A Recent Oregon Court of Appeals Decision Bears on Insurance Coverage for Repair of Construction Defects

Laurie Hager | Snell & Wilmer

In a February 15, 2023 decision in Twigg v. Admiral Insurance Company, the Oregon Court of Appeals held that an insurance company was not required to indemnify its insured based on a claim for breach of a repair agreement that settled underlying construction defect claims.

As background, the Twiggs hired a contractor, Rainier Pacific, to construct a new home. The Twiggs then filed their first arbitration against Rainier Pacific alleging, among other things, that a portion of the work was defective. The first arbitration was resolved through a settlement agreement which the parties referred to as the “Repair Agreement.” Under the Repair Agreement, Rainier Pacific was required to repair certain alleged construction defects.

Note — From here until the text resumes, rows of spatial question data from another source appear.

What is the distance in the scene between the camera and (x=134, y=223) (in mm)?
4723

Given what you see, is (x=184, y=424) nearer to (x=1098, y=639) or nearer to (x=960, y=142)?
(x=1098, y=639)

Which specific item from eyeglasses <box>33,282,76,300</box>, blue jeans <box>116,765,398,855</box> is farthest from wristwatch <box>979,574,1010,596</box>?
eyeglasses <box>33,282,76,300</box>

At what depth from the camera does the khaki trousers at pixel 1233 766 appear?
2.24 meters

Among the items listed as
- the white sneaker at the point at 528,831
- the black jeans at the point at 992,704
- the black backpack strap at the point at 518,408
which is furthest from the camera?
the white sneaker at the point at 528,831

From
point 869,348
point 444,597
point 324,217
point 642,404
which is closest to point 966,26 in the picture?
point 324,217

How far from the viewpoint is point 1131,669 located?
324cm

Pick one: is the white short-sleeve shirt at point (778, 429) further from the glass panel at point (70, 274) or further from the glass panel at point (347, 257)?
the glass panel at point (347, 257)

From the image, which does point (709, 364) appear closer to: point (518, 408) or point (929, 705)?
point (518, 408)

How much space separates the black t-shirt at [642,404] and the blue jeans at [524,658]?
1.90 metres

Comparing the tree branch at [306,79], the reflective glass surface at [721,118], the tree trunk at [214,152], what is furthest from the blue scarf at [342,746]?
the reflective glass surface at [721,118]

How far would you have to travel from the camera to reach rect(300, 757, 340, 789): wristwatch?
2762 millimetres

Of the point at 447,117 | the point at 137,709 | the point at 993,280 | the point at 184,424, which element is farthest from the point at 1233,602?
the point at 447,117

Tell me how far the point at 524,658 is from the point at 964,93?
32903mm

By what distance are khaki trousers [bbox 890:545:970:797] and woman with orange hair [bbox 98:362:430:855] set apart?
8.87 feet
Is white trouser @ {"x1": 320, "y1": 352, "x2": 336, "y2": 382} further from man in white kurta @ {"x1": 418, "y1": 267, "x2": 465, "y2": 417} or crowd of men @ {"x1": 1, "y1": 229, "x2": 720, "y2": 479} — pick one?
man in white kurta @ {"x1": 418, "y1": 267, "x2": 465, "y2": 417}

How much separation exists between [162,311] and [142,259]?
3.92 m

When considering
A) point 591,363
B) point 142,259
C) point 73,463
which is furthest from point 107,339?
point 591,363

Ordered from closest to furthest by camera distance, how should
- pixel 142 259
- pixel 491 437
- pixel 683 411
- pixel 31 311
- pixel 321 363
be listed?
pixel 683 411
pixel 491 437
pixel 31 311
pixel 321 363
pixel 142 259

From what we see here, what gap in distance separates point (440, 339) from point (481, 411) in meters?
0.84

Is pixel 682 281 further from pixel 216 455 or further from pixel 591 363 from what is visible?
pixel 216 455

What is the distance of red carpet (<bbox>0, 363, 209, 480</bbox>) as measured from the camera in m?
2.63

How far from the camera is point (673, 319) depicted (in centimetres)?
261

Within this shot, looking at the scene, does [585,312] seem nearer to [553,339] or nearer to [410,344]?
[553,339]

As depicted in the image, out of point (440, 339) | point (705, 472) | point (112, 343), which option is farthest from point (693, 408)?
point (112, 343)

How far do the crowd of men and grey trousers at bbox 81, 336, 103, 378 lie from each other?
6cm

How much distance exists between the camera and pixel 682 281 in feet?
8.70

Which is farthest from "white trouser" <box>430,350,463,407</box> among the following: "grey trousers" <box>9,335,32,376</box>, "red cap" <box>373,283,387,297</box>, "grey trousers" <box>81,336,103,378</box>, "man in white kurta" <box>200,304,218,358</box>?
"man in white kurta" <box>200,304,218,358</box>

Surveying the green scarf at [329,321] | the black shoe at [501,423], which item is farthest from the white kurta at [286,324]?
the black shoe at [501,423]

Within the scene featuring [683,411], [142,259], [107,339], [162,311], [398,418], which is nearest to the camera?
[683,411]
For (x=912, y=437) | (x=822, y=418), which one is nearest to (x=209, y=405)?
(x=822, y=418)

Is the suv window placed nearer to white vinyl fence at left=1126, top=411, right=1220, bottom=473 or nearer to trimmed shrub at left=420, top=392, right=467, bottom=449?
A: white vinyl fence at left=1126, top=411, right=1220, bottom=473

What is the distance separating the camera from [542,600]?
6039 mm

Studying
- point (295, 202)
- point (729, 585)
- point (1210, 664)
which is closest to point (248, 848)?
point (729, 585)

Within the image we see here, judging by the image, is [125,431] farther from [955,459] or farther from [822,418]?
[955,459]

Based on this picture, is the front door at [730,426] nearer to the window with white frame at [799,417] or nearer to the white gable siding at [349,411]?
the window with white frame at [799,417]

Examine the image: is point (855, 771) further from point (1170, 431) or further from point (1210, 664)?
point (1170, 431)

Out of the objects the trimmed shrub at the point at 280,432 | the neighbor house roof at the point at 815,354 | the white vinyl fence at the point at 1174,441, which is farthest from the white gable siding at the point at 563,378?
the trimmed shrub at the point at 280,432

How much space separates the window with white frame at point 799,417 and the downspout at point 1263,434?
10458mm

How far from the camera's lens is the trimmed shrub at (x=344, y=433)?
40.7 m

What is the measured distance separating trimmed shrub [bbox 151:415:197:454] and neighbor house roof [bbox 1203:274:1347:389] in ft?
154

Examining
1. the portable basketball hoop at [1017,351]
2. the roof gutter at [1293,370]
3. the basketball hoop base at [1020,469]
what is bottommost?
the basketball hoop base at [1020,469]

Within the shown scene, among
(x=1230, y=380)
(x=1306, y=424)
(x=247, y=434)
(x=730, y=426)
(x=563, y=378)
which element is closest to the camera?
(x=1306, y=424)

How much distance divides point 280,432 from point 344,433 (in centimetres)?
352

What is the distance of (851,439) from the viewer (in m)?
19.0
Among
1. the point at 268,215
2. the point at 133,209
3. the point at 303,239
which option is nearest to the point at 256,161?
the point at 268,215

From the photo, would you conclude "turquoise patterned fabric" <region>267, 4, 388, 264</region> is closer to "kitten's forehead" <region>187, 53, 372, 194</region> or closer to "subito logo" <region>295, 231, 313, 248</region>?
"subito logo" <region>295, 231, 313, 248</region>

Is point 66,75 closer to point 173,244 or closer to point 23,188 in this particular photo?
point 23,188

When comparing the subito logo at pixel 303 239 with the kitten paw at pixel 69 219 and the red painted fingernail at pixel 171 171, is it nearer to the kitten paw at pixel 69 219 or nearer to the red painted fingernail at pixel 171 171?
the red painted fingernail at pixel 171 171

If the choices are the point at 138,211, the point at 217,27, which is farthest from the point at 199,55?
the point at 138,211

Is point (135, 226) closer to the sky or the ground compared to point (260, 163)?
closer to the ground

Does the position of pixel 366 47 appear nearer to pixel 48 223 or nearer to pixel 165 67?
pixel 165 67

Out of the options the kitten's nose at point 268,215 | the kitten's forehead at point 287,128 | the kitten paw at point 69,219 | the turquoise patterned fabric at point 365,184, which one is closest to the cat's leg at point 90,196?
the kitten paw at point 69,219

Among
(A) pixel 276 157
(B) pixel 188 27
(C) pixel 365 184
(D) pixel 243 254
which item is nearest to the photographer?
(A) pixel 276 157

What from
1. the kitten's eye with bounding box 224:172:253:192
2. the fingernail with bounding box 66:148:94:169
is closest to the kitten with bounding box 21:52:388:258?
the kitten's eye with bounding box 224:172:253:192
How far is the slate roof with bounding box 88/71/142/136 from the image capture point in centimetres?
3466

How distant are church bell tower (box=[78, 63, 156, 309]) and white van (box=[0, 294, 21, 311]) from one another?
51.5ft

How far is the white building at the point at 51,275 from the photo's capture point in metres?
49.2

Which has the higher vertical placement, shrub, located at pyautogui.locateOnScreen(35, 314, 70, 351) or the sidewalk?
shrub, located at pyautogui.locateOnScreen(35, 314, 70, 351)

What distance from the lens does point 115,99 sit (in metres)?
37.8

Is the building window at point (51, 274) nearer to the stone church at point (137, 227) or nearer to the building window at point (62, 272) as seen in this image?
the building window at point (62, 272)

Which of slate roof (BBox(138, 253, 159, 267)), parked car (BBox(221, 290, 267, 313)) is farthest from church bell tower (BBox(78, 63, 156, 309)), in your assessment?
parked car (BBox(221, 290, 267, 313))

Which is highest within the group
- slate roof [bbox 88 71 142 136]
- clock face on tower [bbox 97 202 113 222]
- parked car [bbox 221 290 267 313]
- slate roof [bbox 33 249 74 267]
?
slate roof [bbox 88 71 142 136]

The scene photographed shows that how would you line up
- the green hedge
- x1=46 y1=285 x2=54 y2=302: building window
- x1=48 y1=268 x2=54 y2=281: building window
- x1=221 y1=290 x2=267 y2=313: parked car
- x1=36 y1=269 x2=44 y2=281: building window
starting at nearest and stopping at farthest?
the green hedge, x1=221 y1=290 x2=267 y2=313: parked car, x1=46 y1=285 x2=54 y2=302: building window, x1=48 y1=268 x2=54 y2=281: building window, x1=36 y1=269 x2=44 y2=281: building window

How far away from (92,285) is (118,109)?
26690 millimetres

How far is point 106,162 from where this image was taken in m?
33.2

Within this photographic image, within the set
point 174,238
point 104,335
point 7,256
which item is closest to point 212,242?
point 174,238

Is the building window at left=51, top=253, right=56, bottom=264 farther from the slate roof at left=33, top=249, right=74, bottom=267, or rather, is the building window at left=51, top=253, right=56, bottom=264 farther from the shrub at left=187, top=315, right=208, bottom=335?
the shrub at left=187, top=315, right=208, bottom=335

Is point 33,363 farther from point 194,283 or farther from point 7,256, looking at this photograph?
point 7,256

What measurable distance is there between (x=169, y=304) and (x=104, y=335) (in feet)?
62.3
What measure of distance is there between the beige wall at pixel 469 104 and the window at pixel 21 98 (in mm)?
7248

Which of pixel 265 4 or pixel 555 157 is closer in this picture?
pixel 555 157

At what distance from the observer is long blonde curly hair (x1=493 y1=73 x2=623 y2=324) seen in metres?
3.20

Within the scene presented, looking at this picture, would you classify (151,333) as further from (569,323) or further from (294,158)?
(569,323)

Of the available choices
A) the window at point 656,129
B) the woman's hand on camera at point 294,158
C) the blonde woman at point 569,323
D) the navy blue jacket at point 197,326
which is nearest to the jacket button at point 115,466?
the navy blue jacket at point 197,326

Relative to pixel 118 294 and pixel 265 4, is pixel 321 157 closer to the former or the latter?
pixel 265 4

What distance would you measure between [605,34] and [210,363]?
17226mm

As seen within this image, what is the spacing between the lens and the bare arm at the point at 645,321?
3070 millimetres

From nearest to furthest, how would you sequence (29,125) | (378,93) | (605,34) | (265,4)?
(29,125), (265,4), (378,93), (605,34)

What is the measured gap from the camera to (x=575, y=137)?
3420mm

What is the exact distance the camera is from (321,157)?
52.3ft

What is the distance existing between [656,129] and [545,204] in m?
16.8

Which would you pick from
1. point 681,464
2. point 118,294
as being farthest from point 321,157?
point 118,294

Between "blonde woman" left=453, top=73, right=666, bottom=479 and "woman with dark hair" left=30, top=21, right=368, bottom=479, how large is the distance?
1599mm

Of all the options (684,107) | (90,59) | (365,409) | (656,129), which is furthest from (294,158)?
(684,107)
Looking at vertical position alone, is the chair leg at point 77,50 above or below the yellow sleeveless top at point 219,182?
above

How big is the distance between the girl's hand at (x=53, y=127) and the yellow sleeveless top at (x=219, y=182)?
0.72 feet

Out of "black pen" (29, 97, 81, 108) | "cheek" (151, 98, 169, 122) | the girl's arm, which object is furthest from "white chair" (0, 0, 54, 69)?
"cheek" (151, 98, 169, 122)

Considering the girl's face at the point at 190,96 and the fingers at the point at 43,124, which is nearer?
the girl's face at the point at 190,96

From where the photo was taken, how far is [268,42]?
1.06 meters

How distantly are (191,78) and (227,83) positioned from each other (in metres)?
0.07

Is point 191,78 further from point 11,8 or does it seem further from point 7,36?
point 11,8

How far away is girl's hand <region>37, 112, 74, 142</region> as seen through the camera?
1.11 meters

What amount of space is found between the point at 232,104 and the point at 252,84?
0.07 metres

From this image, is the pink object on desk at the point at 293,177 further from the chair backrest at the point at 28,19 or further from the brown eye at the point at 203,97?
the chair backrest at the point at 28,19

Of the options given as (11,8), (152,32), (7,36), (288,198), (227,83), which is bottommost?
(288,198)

The Twiggs then filed a second arbitration alleging that Rainier Pacific had breached the Repair Agreement by failing to perform the repairs required under the Repair Agreement. The arbitrator awarded $604,594.80 to the Twiggs for the total cost to perform the repairs that Rainier Pacific had failed to adequately complete under the Repair Agreement.

Rainier Pacific had a commercial general liability insurance policy from Admiral Insurance Company, under which Admiral agreed to cover Rainier Pacific’s liability arising from property damage caused by an occurrence. An occurrence is defined in the policy as “an accident, including continuous or repeated exposure to substantially the same general harmful conditions.” After Admiral denied indemnity coverage, the Twiggs sought to collect on their arbitration award by asserting a claim against Admiral for breach of the general liability insurance policy.

The trial court dismissed the Twiggs’ coverage claim against Admiral, and the Twiggs appealed. The Court of Appeals (“the Court”) affirmed the trial court’s dismissal ruling on appeal.

In its decision, the Court notes that the Twiggs’ written arbitration claim was informal and did not set forth numbered allegations or labeled claims, but was generally framed as a breach of the Repair Agreement. With respect to the arbitrator’s ruling, the Court found that the

“arbitrator concluded that [certain] repairs had been completed, but that the installation was ‘defective’ and contrary to the manufacturer’s specifications. … The arbitrator concluded that Rainier Pacific, ‘through its consistent failure to diligently prosecute the work, and through its defective efforts to repair the garage slab, materially and substantially breached the [Repair] Agreement.’ The arbitrator finally concluded that the Twiggs’ ‘relief is based upon common-law principles of breach of contract.’”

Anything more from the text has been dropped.